Category: Bone and Mineral Metabolism

  • 402 Bone and Mineral Metabolism: Clinical


  • Isakova, Tamara, Feinberg School of Medicine, Northwestern University, Chicago, Illinois, United States
  • Larive, Brett, Cleveland Clinic, Cleveland, Ohio, United States
  • Gassman, Jennifer J., Cleveland Clinic, Cleveland, Ohio, United States
  • Raphael, Kalani L., VA Salt Lake City Health Care System, Salt Lake City, Utah, United States
  • Cheung, Alfred K., University of Utah, Salt Lake City, Utah, United States
  • Raj, Dominic S., GWU Medical Faculty Associates, Washington, District of Columbia, United States
  • Fried, Linda F., VA Pittsburgh Healthcare System, Pittsburgh, Pennsylvania, United States
  • Middleton, John Paul, Duke University, Durham, North Carolina, United States
  • Abbott, Kevin C., The National Institutes of Health, NIDDK, Bethesda, Maryland, United States
  • Mendley, Susan R., NIDDK/NIH, Bethesda, Maryland, United States
  • Block, Geoffrey A., Colorado Kidney Care, Denver, Colorado, United States
  • Ix, Joachim H., UCSD, San Diego, California, United States
  • Wolf, Myles, Duke University, Durham, North Carolina, United States
  • Sprague, Stuart M., NorthShore University HealthSystem University of Chicago Pritzker School of Medicine, Chicago, Illinois, United States

Group or Team Name

  • CKD Optimal Management with Binders and NicotinamidE (COMBINE) Investigators

Disordered mineral metabolism is a nearly universal complication of reduced kidney function that develops early in the course of CKD and is associated with adverse clinical outcomes. Strategies aimed at reducing dietary phosphate absorption may prevent abnormalities in markers of mineral metabolism, but data from large and long-term interventional studies are lacking.

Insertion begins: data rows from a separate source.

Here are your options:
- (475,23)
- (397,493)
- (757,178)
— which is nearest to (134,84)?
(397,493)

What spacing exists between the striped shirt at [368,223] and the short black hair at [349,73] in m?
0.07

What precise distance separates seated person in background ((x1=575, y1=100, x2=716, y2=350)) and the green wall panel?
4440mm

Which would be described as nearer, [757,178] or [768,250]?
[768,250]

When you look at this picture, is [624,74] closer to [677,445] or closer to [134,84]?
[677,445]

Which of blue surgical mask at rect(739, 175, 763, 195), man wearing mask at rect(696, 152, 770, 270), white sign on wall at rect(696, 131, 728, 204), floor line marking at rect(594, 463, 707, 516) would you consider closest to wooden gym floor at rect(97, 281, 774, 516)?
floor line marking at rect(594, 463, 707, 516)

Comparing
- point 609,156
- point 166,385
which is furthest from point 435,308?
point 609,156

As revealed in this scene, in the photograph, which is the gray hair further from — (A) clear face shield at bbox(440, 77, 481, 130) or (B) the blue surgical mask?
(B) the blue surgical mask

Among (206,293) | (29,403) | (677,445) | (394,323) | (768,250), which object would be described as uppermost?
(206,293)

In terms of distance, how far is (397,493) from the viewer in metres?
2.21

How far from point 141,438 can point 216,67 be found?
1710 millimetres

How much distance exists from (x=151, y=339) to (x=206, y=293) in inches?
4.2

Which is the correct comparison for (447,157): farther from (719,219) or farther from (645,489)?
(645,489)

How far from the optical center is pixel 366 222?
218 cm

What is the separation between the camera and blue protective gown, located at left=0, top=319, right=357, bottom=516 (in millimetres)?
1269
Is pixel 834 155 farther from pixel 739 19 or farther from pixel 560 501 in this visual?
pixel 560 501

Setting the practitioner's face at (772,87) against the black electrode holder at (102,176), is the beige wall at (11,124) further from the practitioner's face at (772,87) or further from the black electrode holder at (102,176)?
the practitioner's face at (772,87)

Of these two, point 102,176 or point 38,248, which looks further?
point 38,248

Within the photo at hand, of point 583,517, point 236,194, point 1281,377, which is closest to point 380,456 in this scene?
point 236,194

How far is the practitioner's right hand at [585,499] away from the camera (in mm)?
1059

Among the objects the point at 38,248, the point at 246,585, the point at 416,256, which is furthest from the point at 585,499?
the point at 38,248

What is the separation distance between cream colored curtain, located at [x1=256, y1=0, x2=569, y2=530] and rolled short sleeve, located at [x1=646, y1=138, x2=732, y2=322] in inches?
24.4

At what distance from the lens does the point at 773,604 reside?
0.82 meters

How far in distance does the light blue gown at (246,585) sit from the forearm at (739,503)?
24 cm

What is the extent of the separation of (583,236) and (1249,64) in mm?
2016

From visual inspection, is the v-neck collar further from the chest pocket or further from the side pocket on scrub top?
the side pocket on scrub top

The COMBINE trial was a randomized, double-blinded, 12-month, 4-group parallel trial of nicotinamide and lanthanum carbonate vs. placebo in 205 CKD stage 3–4 patients that tested the effects of active therapies on serum phosphate and FGF23 levels and on safety and tolerability. The primary results demonstrated that compared to placebo (n=51), lanthanum carbonate (n=50), nicotinamide (n=51) or dual treatment (n=53) did not significantly lower serum phosphate or FGF23. To determine the efficacy of each individual therapy, we performed secondary analyses to test the main effects of lanthanum carbonate (treated, n=103 vs. untreated, n=102) and nicotinamide (treated, n=104 vs. untreated, n=101).


At baseline, mean eGFR was 33±7 ml/min/1.73m2, serum phosphate was 3.7±0.5 mg/dL, FGF23 was 103.6 [IQR 76.8, 145.1] pg/ml, and PTH was 96 ± 64 pg/ml. Baseline characteristics were well-balanced across comparison groups. In intention to treat analyses, the overall 12-month effect of lanthanum carbonate treatment on serum phosphate was -0.051 mg/dL (95% CI= -0.191 to 0.089, P=0.48); FGF23 was -14.0% (95% CI= -24.2 to -3.7, P=0.0077); PTH was -6.7% pg/mL (95% CI= -20.1 to 6.9, P=0.33); FEPI was -3.56 (95% CI= -5.76 to -1.36, P=0.0016); and 24 hr urine phosphate/creatinine was -0.042 mg/dL (95% CI= -0.081 to -0.003, P=0.033). No significant effects were observed with nicotinamide treatment.


In a secondary analysis of the COMBINE trial, we demonstrated that lanthanum carbonate treatment decreased urinary phosphate excretion and reduced FGF23 levels. Our findings provide support for targeting dietary phosphate absorption to modify FGF23 levels in patients with CKD stages 3-4.